With the change in the dynamics of the world there are very few families that are dependent on their children income to sustain. The affluency levels of middle-class / upper middle-class families have increased over the last one decade wherein the children who start earning need not have to bother about financially taking care of their parents. This new trend has led youngsters to spend more than their parents used to spend when they were young.

But are these young earning population aware of the hardship that they might face in the future when they get older? By the time the current 25 year old become 50 year old (the year would be 2040) he could be already staring at retirement because going by the researches done the new retirement age could be 50 and not 60 in the not-so-distant-future. So how does today’s youngster face his retirement days?

At 4% annual inflation the monthly mandatory expenses bill by 2040 could be Rs.40000 per month if the same is Rs.15000 today. So the prudence would be to be equipped with such options to earn such kind of income when one is not actively working. One of the investing options for youngsters would be to invest in real estate today by not delaying or procrastinating the decision to do so.

Over the last one decade in and around Mysore city the prices of real estate has grown at a healthy pace of 12% to 15% annually making it one of the hottest investment destinations. As an example, if at the age of 25 to 30 years if one invests in a property such as a vacant site of 1200 sq.ft. at a cost of Rs.10 lakhs, in 25 years at 15% compounded rate the value could become Rs.3.30 crore which is terrific by all accounting standards.
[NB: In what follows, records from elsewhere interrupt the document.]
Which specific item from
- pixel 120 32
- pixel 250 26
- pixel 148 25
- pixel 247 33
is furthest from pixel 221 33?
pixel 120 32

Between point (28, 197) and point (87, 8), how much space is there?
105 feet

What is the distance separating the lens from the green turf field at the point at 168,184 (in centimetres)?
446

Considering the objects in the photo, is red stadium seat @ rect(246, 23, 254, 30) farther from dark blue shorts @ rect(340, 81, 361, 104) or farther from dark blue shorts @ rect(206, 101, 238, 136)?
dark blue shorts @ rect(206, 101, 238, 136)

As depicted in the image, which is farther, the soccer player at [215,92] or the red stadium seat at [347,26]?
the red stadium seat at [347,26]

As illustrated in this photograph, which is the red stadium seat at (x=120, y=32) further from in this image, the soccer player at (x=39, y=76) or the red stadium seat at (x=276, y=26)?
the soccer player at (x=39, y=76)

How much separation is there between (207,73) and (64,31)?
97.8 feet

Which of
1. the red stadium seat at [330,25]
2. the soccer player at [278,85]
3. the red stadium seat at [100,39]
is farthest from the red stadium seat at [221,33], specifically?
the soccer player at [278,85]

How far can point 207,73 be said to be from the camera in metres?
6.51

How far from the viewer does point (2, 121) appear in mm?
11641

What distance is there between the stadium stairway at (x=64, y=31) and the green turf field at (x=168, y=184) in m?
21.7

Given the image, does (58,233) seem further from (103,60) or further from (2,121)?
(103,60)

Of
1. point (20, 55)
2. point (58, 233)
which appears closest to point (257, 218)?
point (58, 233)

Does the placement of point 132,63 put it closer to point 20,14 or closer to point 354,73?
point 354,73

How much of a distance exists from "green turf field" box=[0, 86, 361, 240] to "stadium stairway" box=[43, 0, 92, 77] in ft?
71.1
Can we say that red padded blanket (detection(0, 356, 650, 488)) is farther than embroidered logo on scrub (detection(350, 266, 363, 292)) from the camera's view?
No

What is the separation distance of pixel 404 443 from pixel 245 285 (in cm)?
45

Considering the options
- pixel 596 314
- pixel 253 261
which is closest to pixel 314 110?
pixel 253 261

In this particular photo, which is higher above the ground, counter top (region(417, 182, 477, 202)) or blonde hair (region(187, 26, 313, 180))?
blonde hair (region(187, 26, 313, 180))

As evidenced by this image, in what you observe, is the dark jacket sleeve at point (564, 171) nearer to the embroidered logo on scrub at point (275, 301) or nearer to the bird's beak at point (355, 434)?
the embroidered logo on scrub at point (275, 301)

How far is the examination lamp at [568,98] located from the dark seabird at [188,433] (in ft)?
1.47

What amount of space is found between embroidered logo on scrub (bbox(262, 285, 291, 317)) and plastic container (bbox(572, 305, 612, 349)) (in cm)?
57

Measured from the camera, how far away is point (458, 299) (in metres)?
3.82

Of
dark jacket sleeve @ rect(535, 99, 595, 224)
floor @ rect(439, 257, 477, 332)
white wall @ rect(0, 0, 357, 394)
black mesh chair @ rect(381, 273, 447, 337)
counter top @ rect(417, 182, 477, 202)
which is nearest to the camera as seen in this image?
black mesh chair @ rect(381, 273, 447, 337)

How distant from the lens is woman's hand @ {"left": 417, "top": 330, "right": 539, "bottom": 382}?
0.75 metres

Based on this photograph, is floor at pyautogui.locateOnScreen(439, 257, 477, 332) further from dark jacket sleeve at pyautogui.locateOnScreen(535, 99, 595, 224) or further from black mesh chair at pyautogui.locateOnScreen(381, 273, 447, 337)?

For a period of 20 years the same investment could become Rs.1.70 crore and for a period of 15 years the valuation could be Rs.81 lakhs.

Delaying to invest would lead to lesser realization of returns because the time of retirement would remain unchanged, but the funds required would remain to be the same. Apart from being one of the safer assets it can also offer handsome capital appreciation and also steady rental income if a house is built. So, it is highly recommended for youngsters to start investing when young and reap the benefit of long term.